» **Исходный текст**:

* * * * * * *

ВОДА В ПОГРЕБАЛЬНОМ ОБРЯДЕ

Как уже известно, во всех взрослых погребениях, включая те, где покойник был положен с отступлением от правил, находились сосуд для воды — хумча — и сосуд, из которого пили или лили эту воду — горшочек с открытым носиком. Следовательно, вода имела какое-то очень важное значение в погребальном обряде. Однако, чтобы понять это значение конкретно, надо попытаться проникнуть в поверья древних людей, реконструировать их и выяснить, в чем, по ним, заключалась волшебная сила воды.





Вода, как одна из сакрально чистых стихий, очень широко почиталась в древнем мире, в частности в Вавилонии; что прямо следует из дошедших до нашего времени клинописных текстов с заклинаниями: вода очищает больного своей сакральной силой, она — средство для очищения в руках Мардука [Никольский, 1959, с. 53]. Для нас же более важно почтительное отношение к ней древних иранцев, что нашло соответствующее отражение в Авесте. Воду нельзя было осквернять, бросая в нее нечистоты либо тела погибших животных или мертвых людей. В Венди-дате имеется большое количество предписаний, как наказывать того, кто оскверняет воду, и какими средствами можно ее очистить и вернуть ей прежнюю сакральную чистоту. Воде поклонялись, принося на берегах рек пли других водоемов жертвы; во время жертвоприношений у чистой и незапятнанной Ардви просили помощи в предпринимаемых действиях.

* * * * * * *

» **Данные для анализа**:
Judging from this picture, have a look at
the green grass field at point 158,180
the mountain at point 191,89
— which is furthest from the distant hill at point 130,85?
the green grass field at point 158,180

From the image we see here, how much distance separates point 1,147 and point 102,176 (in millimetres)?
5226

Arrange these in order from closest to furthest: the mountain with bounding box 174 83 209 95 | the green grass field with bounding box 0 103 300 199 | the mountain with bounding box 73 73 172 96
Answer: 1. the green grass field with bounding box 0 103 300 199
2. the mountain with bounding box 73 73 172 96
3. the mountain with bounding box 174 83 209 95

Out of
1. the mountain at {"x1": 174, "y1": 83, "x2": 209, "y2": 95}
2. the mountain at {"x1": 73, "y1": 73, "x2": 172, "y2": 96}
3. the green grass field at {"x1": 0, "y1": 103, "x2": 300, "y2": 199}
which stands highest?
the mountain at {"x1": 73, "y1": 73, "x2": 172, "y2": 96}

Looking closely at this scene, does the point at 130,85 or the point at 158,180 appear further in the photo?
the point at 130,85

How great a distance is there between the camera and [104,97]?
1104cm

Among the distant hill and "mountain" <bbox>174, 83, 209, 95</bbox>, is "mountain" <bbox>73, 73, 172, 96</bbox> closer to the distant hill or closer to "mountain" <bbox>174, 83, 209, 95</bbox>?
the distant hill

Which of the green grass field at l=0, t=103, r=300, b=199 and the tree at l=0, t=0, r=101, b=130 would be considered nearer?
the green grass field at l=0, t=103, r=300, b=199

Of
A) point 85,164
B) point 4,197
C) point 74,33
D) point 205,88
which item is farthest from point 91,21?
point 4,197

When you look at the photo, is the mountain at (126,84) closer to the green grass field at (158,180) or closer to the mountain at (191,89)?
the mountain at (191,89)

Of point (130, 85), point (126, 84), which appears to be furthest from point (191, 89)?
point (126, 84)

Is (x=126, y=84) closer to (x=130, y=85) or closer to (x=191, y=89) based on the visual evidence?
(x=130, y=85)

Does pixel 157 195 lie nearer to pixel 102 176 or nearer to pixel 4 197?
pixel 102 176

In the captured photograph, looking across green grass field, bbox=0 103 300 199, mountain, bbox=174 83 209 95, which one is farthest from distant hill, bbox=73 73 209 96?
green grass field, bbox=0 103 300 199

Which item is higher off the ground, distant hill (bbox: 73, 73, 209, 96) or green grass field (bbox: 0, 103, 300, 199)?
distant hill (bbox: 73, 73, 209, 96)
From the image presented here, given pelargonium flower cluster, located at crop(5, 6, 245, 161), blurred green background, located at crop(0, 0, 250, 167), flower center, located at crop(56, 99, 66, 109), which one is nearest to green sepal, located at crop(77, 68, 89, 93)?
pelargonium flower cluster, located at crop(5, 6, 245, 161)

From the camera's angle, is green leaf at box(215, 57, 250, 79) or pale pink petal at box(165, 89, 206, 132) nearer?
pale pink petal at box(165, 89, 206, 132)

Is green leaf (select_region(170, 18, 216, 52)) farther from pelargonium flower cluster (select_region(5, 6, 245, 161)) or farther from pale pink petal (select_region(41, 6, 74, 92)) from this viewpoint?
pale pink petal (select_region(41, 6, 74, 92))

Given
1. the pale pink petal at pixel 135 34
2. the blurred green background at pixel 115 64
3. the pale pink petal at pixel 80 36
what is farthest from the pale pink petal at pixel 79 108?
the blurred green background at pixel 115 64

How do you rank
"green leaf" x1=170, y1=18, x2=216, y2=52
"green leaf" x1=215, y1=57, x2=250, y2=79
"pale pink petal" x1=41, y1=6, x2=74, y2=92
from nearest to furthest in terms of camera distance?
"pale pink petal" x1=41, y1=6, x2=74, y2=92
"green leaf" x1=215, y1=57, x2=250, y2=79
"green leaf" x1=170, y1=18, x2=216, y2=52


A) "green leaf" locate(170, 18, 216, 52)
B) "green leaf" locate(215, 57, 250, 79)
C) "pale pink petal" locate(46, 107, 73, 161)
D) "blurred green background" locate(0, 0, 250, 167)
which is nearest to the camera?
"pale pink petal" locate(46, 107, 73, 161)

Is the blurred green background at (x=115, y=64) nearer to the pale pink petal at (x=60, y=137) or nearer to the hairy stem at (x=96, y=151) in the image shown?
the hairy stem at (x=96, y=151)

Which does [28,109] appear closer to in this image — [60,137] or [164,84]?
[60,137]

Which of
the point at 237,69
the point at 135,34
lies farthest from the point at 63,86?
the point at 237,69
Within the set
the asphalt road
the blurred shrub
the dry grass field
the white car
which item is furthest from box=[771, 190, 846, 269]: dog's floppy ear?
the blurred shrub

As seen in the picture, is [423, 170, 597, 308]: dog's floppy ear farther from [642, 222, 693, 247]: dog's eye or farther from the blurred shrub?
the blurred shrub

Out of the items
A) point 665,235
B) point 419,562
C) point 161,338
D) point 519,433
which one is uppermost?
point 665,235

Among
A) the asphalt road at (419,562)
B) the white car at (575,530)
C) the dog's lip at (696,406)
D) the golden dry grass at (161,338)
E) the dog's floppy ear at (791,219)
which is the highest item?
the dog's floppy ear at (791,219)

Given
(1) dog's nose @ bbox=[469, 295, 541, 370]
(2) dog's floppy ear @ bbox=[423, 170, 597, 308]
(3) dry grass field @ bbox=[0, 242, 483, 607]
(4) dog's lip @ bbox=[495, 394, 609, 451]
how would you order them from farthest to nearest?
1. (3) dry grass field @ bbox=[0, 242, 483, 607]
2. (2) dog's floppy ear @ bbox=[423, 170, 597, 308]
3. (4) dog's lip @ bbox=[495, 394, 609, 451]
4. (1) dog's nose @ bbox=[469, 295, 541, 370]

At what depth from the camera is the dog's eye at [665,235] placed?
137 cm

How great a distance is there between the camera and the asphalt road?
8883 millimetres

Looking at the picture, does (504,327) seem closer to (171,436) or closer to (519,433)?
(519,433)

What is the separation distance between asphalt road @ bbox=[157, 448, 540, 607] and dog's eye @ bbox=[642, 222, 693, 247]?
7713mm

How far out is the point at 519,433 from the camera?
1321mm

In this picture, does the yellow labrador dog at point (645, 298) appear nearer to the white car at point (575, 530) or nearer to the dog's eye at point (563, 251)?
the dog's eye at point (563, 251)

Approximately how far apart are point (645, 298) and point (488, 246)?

* * * * * * *

» **Набор задач**:
a) Переведите на английский язык предложение из текста о воде в погребальном обряде: «Воду нельзя было осквернять, бросая в нее нечистоты либо тела погибших животных или мертвых людей».
b) Допишите текст о воде в погребальном обряде, начав сразу после его последнего предложения.

» **Ответы по порядку**:
a) It was forbidden to defile water by throwing refuse or the bodies of dead animals or dead people into it.

b)
С другой стороны, вода являлась тем продуктом, который возвращал утраченную чистоту. Она применялась при обмывании мертвого тела перед преданием его земле, смывала всю грязь и восстанавливала прежнюю чистоту земли, на которой было найдено мертвое тело. Чистая от природы, она приносила с собой чистоту, и ее нельзя было осквернять; по-видимому, существовали разные воды, хотя бы в зависимости от их происхождения: вода могла быть небесной, речной (проточной), подземной. •Скорее всего, к тем временам и относится возникновение поверья о живой и мертвой воде, поскольку древний человек не знал ее химического состава. Нельзя, конечно, определить, какая вода ставилась в могилу, небесная, подземная или речная, но несомненно, что в древности это строго различалось.

Очень наглядно проследил семантические ряды, в которые входит название воды, в древних переднеазиатских языках И. М. Дьяконов. Оказывается, что «,,вода“ в своих различных проявлениях может попадать в разные семантические ряды: так, шумер. a(ia) значит пе только „вода", по и „семя", а также „родитель" и „наследник", но праафразийское *maw,- *may - „вода" скорее связывается с *mawt - „смерть": это семантический ряд „смерти—болезни—тьмы—ночи—холода—воды"; сюда же принадлежит и шумер, gig--„ночь, тьма, болезнь, черный".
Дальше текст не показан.